◆ WHAT IS ASKED:
Skip any picture you find and retype all the remaining lines exactly.

** START RAW DATA **

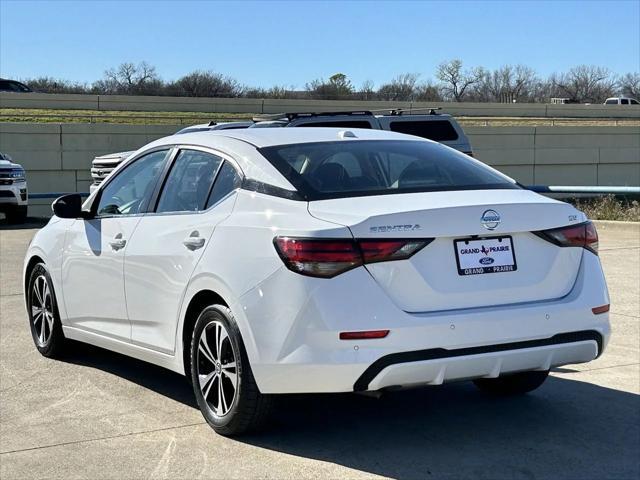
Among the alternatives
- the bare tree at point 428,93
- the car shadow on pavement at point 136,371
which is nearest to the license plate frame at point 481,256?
the car shadow on pavement at point 136,371

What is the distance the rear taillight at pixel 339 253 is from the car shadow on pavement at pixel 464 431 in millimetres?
858

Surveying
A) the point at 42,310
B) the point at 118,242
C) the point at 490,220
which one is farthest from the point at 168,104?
the point at 490,220

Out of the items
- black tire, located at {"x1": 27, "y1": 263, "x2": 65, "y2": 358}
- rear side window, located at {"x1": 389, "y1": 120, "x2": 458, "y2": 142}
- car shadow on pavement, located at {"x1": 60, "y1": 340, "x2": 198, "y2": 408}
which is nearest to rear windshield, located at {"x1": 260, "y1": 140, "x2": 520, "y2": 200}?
car shadow on pavement, located at {"x1": 60, "y1": 340, "x2": 198, "y2": 408}

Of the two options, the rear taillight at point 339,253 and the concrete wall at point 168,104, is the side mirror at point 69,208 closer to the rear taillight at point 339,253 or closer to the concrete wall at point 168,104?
the rear taillight at point 339,253

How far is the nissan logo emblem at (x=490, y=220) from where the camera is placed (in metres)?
4.53

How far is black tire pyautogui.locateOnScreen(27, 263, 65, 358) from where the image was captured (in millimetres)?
6832

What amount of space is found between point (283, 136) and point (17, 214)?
52.4 ft

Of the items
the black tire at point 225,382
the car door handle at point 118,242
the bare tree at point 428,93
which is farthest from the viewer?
the bare tree at point 428,93

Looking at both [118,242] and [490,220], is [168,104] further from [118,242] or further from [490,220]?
[490,220]

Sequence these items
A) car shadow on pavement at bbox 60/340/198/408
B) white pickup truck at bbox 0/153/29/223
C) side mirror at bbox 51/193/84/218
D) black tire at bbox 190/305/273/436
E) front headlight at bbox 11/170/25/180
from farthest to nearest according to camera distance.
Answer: front headlight at bbox 11/170/25/180 < white pickup truck at bbox 0/153/29/223 < side mirror at bbox 51/193/84/218 < car shadow on pavement at bbox 60/340/198/408 < black tire at bbox 190/305/273/436

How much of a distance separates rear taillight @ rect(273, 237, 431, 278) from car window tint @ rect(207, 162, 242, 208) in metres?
0.87

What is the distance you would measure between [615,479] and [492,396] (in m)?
1.48

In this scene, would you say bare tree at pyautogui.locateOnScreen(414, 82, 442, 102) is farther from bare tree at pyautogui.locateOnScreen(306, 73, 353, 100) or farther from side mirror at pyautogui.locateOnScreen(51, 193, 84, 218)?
side mirror at pyautogui.locateOnScreen(51, 193, 84, 218)

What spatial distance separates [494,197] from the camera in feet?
15.7
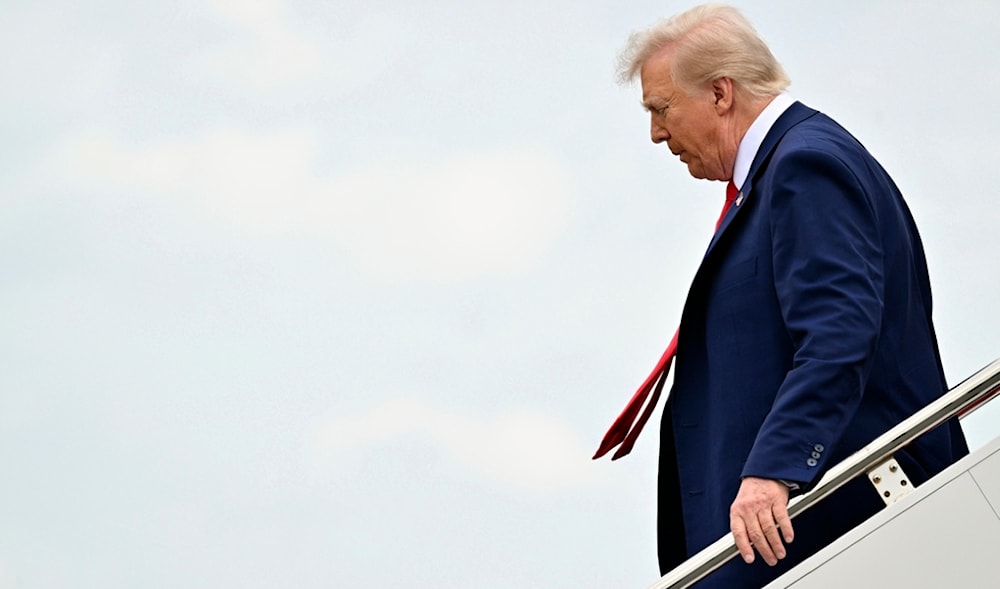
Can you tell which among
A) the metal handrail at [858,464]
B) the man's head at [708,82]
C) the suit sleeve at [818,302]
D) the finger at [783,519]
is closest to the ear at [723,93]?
the man's head at [708,82]

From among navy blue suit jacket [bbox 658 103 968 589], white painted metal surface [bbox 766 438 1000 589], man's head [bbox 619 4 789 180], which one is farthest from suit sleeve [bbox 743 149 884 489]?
man's head [bbox 619 4 789 180]

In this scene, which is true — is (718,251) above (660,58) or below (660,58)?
below

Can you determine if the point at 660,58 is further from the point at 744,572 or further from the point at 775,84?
the point at 744,572

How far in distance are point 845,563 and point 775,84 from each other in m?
0.90

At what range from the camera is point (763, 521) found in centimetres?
221

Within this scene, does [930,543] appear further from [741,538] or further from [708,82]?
[708,82]

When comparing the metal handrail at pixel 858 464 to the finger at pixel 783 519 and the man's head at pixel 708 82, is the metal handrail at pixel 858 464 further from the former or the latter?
the man's head at pixel 708 82

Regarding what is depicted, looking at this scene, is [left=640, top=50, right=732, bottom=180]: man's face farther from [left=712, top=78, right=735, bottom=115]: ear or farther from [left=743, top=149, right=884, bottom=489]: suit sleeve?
[left=743, top=149, right=884, bottom=489]: suit sleeve

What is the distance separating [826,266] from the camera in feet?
7.66

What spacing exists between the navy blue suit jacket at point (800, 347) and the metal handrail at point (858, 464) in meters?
0.03

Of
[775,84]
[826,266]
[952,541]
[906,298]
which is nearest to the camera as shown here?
[952,541]

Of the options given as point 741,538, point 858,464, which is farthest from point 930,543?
point 741,538

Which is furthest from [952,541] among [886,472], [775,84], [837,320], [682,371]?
[775,84]

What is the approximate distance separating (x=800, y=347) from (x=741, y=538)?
311 mm
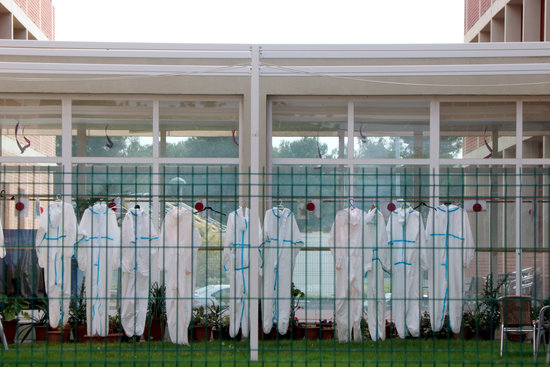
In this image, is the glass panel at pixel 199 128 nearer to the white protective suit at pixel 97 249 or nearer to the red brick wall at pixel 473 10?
the white protective suit at pixel 97 249

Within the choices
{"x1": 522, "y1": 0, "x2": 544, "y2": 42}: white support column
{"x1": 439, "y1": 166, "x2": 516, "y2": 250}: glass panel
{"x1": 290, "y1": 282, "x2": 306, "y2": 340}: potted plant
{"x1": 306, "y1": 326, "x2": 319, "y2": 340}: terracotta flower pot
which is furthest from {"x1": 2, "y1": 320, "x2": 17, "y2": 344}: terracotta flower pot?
{"x1": 522, "y1": 0, "x2": 544, "y2": 42}: white support column

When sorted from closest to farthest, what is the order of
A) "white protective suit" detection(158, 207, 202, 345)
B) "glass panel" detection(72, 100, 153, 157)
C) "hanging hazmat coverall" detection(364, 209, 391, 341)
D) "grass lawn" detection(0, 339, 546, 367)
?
"grass lawn" detection(0, 339, 546, 367), "white protective suit" detection(158, 207, 202, 345), "hanging hazmat coverall" detection(364, 209, 391, 341), "glass panel" detection(72, 100, 153, 157)

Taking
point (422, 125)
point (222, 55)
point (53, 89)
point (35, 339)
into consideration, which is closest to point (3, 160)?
point (53, 89)

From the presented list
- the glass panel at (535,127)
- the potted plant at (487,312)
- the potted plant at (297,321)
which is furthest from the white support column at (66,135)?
the glass panel at (535,127)

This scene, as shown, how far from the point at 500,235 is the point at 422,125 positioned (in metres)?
1.82

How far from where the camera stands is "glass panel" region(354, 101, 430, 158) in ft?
37.0

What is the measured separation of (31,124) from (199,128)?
2.24 m

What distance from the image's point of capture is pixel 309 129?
11289mm

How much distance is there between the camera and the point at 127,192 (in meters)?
11.3

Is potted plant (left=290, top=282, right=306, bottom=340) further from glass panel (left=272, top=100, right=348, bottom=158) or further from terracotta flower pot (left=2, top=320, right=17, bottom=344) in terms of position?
terracotta flower pot (left=2, top=320, right=17, bottom=344)

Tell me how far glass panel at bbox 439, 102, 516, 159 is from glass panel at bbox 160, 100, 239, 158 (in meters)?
2.88

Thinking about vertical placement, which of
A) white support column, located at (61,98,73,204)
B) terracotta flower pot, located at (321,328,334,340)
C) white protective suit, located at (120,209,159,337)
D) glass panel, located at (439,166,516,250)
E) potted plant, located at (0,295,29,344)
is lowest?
terracotta flower pot, located at (321,328,334,340)

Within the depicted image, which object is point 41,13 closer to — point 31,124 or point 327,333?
point 31,124

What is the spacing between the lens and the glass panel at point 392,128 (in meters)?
11.3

** END RAW DATA **

◆ COMPLETE ANSWER:
Among the alternatives
- the bare tree at point 428,93
- the car shadow on pavement at point 136,371
which is nearest to the license plate frame at point 481,256?
the car shadow on pavement at point 136,371

What is the distance the rear taillight at pixel 339 253 is from the car shadow on pavement at pixel 464 431 in millimetres?
858

Surveying
A) the point at 42,310
B) the point at 118,242
C) the point at 490,220
which one is farthest from the point at 168,104?
the point at 490,220

Out of the items
- black tire, located at {"x1": 27, "y1": 263, "x2": 65, "y2": 358}
- rear side window, located at {"x1": 389, "y1": 120, "x2": 458, "y2": 142}
- car shadow on pavement, located at {"x1": 60, "y1": 340, "x2": 198, "y2": 408}
which is nearest to rear windshield, located at {"x1": 260, "y1": 140, "x2": 520, "y2": 200}?
car shadow on pavement, located at {"x1": 60, "y1": 340, "x2": 198, "y2": 408}

Of the two options, the rear taillight at point 339,253 and the concrete wall at point 168,104, is the side mirror at point 69,208 closer to the rear taillight at point 339,253 or closer to the concrete wall at point 168,104?
the rear taillight at point 339,253

How far is the nissan logo emblem at (x=490, y=220) from where the camera is placed (in metres)?
4.53

How far is black tire pyautogui.locateOnScreen(27, 263, 65, 358) from where the image was captured (in millimetres)?
6832

What amount of space is found between point (283, 136) and point (17, 214)?
52.4 ft

Of the items
the black tire at point 225,382
the car door handle at point 118,242
the bare tree at point 428,93
which is farthest from the viewer?
the bare tree at point 428,93

Looking at both [118,242] and [490,220], is [168,104] further from [118,242] or further from [490,220]?
[490,220]

Sequence these items
A) car shadow on pavement at bbox 60/340/198/408
B) white pickup truck at bbox 0/153/29/223
C) side mirror at bbox 51/193/84/218
D) black tire at bbox 190/305/273/436
E) front headlight at bbox 11/170/25/180
from farthest to nearest according to camera distance.
Answer: front headlight at bbox 11/170/25/180 < white pickup truck at bbox 0/153/29/223 < side mirror at bbox 51/193/84/218 < car shadow on pavement at bbox 60/340/198/408 < black tire at bbox 190/305/273/436

How much of a distance separates rear taillight @ rect(273, 237, 431, 278) from car window tint @ rect(207, 162, 242, 208) in metres?
0.87

What is the distance you would measure between [615,479] and [492,396] (in m)?
1.48

In this scene, would you say bare tree at pyautogui.locateOnScreen(414, 82, 442, 102) is farther from bare tree at pyautogui.locateOnScreen(306, 73, 353, 100) or farther from side mirror at pyautogui.locateOnScreen(51, 193, 84, 218)?
side mirror at pyautogui.locateOnScreen(51, 193, 84, 218)

What spatial distance separates [494,197] from the camera in feet?
15.7
Can you tell which among
A) the metal handrail at [858,464]
B) the man's head at [708,82]
C) the suit sleeve at [818,302]
D) the finger at [783,519]
is closest to the ear at [723,93]?
the man's head at [708,82]

From among navy blue suit jacket [bbox 658 103 968 589], white painted metal surface [bbox 766 438 1000 589], man's head [bbox 619 4 789 180], which one is farthest from suit sleeve [bbox 743 149 884 489]?
man's head [bbox 619 4 789 180]

In this scene, which is true — is (718,251) above (660,58) or below (660,58)?
below

Can you determine if the point at 660,58 is further from the point at 744,572 or further from the point at 775,84?
the point at 744,572

How far in distance are point 845,563 and point 775,84 from each other in m?
0.90

At what range from the camera is point (763, 521) found in centimetres?
221

Within this scene, does [930,543] appear further from [741,538] or further from [708,82]?
[708,82]

When comparing the metal handrail at pixel 858 464 to the finger at pixel 783 519 and the man's head at pixel 708 82, is the metal handrail at pixel 858 464 further from the former or the latter?
the man's head at pixel 708 82

Regarding what is depicted, looking at this scene, is [left=640, top=50, right=732, bottom=180]: man's face farther from [left=712, top=78, right=735, bottom=115]: ear or farther from [left=743, top=149, right=884, bottom=489]: suit sleeve?
[left=743, top=149, right=884, bottom=489]: suit sleeve

What is the distance separating [826,266] from the camera in feet?
7.66

What spacing exists between the navy blue suit jacket at point (800, 347) and the metal handrail at point (858, 464) in meters?
0.03

Of
[775,84]
[826,266]
[952,541]
[906,298]
which is nearest to the camera as shown here?
[952,541]

Of the options given as point 741,538, point 858,464, which is farthest from point 930,543?
point 741,538

Which is furthest from [952,541] among [886,472], [775,84], [837,320], [682,371]?
[775,84]

What is the approximate distance separating (x=800, y=347) from (x=741, y=538)?
311 mm
In this image, is the glass panel at pixel 199 128 nearer to the white protective suit at pixel 97 249 or nearer to the red brick wall at pixel 473 10?
the white protective suit at pixel 97 249

Within the choices
{"x1": 522, "y1": 0, "x2": 544, "y2": 42}: white support column
{"x1": 439, "y1": 166, "x2": 516, "y2": 250}: glass panel
{"x1": 290, "y1": 282, "x2": 306, "y2": 340}: potted plant
{"x1": 306, "y1": 326, "x2": 319, "y2": 340}: terracotta flower pot
which is furthest from {"x1": 2, "y1": 320, "x2": 17, "y2": 344}: terracotta flower pot?
{"x1": 522, "y1": 0, "x2": 544, "y2": 42}: white support column

When sorted from closest to farthest, what is the order of
A) "white protective suit" detection(158, 207, 202, 345)
B) "glass panel" detection(72, 100, 153, 157)
C) "hanging hazmat coverall" detection(364, 209, 391, 341)
D) "grass lawn" detection(0, 339, 546, 367)
?
"grass lawn" detection(0, 339, 546, 367), "white protective suit" detection(158, 207, 202, 345), "hanging hazmat coverall" detection(364, 209, 391, 341), "glass panel" detection(72, 100, 153, 157)

Taking
point (422, 125)
point (222, 55)
point (53, 89)
point (35, 339)
into consideration, which is closest to point (3, 160)?
point (53, 89)

From the presented list
- the glass panel at (535,127)
- the potted plant at (487,312)
- the potted plant at (297,321)
which is furthest from the white support column at (66,135)?
the glass panel at (535,127)

This scene, as shown, how far from the point at 500,235 is the point at 422,125 positioned (in metres)?
1.82

How far from where the camera stands is "glass panel" region(354, 101, 430, 158) in ft?
37.0

What is the measured separation of (31,124) from (199,128)?
2.24 m

What distance from the image's point of capture is pixel 309 129?
11289mm

How much distance is there between the camera and the point at 127,192 (in meters)?
11.3

Is potted plant (left=290, top=282, right=306, bottom=340) further from glass panel (left=272, top=100, right=348, bottom=158) or further from terracotta flower pot (left=2, top=320, right=17, bottom=344) in terms of position?
terracotta flower pot (left=2, top=320, right=17, bottom=344)

Tell me how far glass panel at bbox 439, 102, 516, 159 is from glass panel at bbox 160, 100, 239, 158 (in meters)?
2.88

Thinking about vertical placement, which of
A) white support column, located at (61,98,73,204)
B) terracotta flower pot, located at (321,328,334,340)
C) white protective suit, located at (120,209,159,337)
D) glass panel, located at (439,166,516,250)
E) potted plant, located at (0,295,29,344)
is lowest?
terracotta flower pot, located at (321,328,334,340)

Within the depicted image, which object is point 41,13 closer to — point 31,124 or point 327,333?
point 31,124

What is the spacing between the lens and the glass panel at point 392,128 (in meters)?
11.3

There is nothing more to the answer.